After a brief dip following the Supreme Court's decision in Facebook, Inc. v. Duguid, it seems TCPA world is heating up again. And it looks like there are some big changes ahead for callers engaging in telemarketing. Now more than ever, compliance with state and federal telemarketing laws is essential. If you aren't ready to follow Lady Gaga's advice and just "Stop Calling," you might want to double check your TCPA compliance in light of these recent developments.
Once, Twice, Three Times a… Privacy Framework?
The U.S. Department of Commerce and the European Commission, UK Government, and Swiss Federal Administration have developed and agreed on the new Data Privacy Framework (DPF) Program to allow personal data that is subject to European Privacy Laws (such as Europe’s General Data Protection Regulation (GDPR) and the corresponding UK GDPR) to be lawfully transferred to the U.S. Many companies are proceeding with caution, if at all, in certifying under the DPF after learning Austrian activist Max Schrems has committed to challenging the decision. Schrems previously challenged and defeated two predecessor privacy frameworks. Certification involves a thorough analysis of a company’s data privacy practices and protections and ultimately a commitment by a company to implement and maintain certain data practices. The idea is that, after a company has certified, they will no longer undertake more burdensome methods to assure others they can receive and process personal data in compliance with applicable laws. For companies considering certifying (or re-certifying) under the new DPF Program, there are three important considerations.
First, the DPF requires a certifying company to choose an independent recourse mechanism that will be available to investigate unresolved complaints. A company can choose to (1) cooperate with EU, Swiss, and UK data protection authorities or (2) use a different independent recourse mechanism.
Second, there are core principles that each have specific requirements. These principles include: (1) notice, (2) choice, (3) accountability for onward transfer, (4) security, (5) data integrity and purpose limitation, (6) access, and (7) recourse, enforcement, and liability.

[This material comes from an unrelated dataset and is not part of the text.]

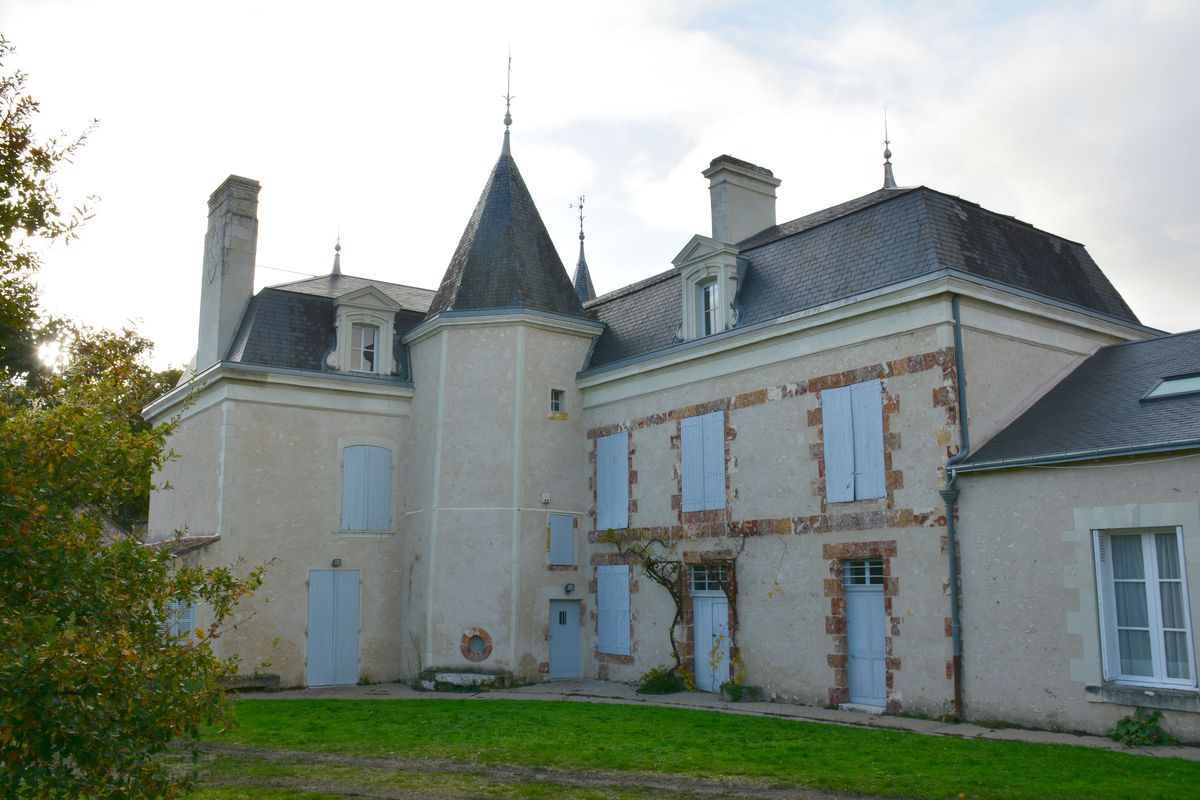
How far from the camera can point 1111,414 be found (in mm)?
12188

Third, similar to the GDPR, companies must be able to verify their compliance with the DPF principles—mere compliance isn’t enough.

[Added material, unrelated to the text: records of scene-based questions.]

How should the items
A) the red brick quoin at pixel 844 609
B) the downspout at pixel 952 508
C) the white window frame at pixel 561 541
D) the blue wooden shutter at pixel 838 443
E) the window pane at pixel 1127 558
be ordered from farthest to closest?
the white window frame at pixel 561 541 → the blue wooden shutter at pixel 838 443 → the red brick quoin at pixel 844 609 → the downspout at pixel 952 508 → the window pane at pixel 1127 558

Like the lady who captured Lionel Richie's heart, not just ♫once or twice, but three times (a lady)♫ maybe the third time is the charm for this European privacy framework? Because of the impending challenge to DPF, it’s difficult to tell whether the juice (new privacy compliance measures) will be worth the squeeze (making international data transfers less complicated). The troubled history of the Safe Harbor, Privacy Shield and now DPF may make some organizations wary of allowing personal data transfers to the U.S. solely based on DPF. We’ve seen this film before—companies who invested substantial time and resources into Privacy Shield were forced to sink more into privacy compliance and international data transfer mechanisms after Privacy Shield was invalidated. If you’re considering certification, we're here to help, especially with the three considerations noted above. Investing resources in things like privacy technology to assist with privacy requests, enhanced security measures, and creating documentation to demonstrate compliance won’t be all for naught, even while we wait to see whether there will be widespread certification under DPF. Time will tell. In the meantime, we can all watch for the "we've updated our privacy policy" notices.